Geron's First Approved Drug: FDA Greenlights Rytelo for MDS

The U.S. Food and Drug Administration (FDA) has granted approval to Geron’s oligonucleotide telomerase inhibitor, Rytelo (imetelstat), for treating adults with transfusion-dependent lower-risk myelodysplastic syndromes (LR-MDS) who either cannot use erythropoiesis-stimulating agents (ESA) or have not responded adequately to them. This approval is a significant milestone for Geron, marking its first authorized product since its inception in 1990. Imetelstat began development in 2005.

John Scarlett, CEO of Geron, highlighted the potential benefits of the drug for LR-MDS patients, emphasizing that it could offer over 24 weeks of relief from red blood cell transfusions and symptomatic anemia. The FDA’s approval, which was announced before the anticipated Prescription Drug User Fee Act (PDUFA) date of June 16, caused a significant rise in the company’s shares, which surged by up to 23% on the day of the announcement.

The approval of Rytelo is supported by the results from the Phase III IMerge study. In this study, around 40% of patients who received Rytelo achieved the primary goal of independence from red-blood-cell transfusions (RBC-TI) for at least eight weeks, compared to only 15% of patients who received a placebo. The drug also showed a 28% response rate for RBC-TI at 24 weeks and 13.6% at one year, significantly higher than the 3.3% and 1.7% rates seen in the placebo group, respectively. From a safety perspective, the most common serious adverse events were thrombocytopenia and neutropenia, but these were generally transient and manageable.

However, there were regulatory concerns prior to an advisory committee (adcom) meeting on Rytelo. FDA staff questioned the clinical significance of the results, particularly the impact on overall survival or remission, and pointed out the higher incidence of serious adverse events in the Rytelo group (91%) compared to the placebo group (47%). Additionally, there were doubts about the relevance of the IMerge study findings to the U.S. population, since most participants were enrolled outside the country.

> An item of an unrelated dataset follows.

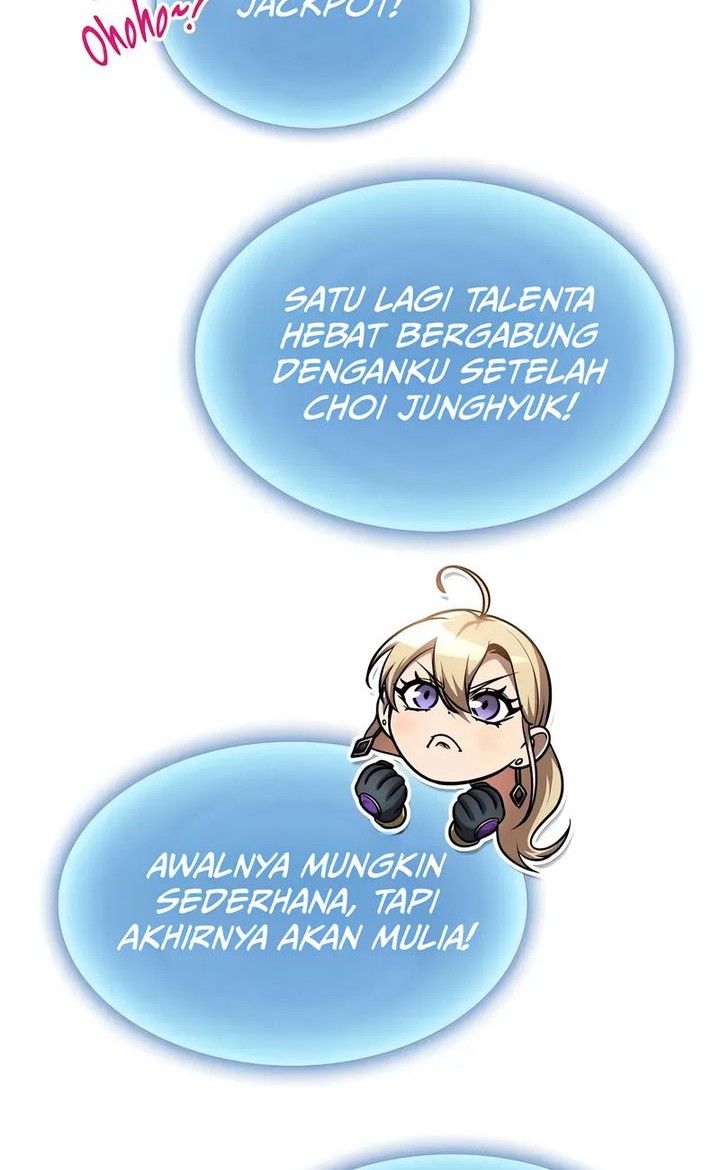 My Exclusive Tower Guide chapter 79 halaman 68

Despite these concerns, the FDA advisory committee voted 12-2 in favor of Rytelo, acknowledging its clinical benefit/risk profile. Those who opposed the recommendation argued that the therapy would benefit only a small fraction of patients and that the increased toxicity risks outweighed the benefits. Analysts from Stifel Nicolaus had estimated a 50/50 chance of Rytelo receiving a boxed warning for hematological toxicity but suggested this might not be necessary, as most patients returned to normal or near-normal neutrophil and platelet levels within three months, with no significant long-term effects.

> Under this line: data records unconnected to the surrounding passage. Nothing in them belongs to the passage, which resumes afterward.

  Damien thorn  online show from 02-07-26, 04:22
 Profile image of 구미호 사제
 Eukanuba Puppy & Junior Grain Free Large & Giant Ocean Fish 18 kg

Rytelo is set to compete with Bristol Myers Squibb’s Reblozyl (luspatercept-aamt), which was approved by the FDA in August. An expert interviewed by Firstword in March remarked that while Rytelo shows impressive potential in reducing transfusion needs, Reblozyl might surpass it in the treatment algorithm for MDS due to its lower risk of causing cytopenia.

Additionally, the Institute for Clinical and Economic Review (ICER) recently recommended that Rytelo’s annual cost should be around $119,000 to be considered cost-effective for MDS patients.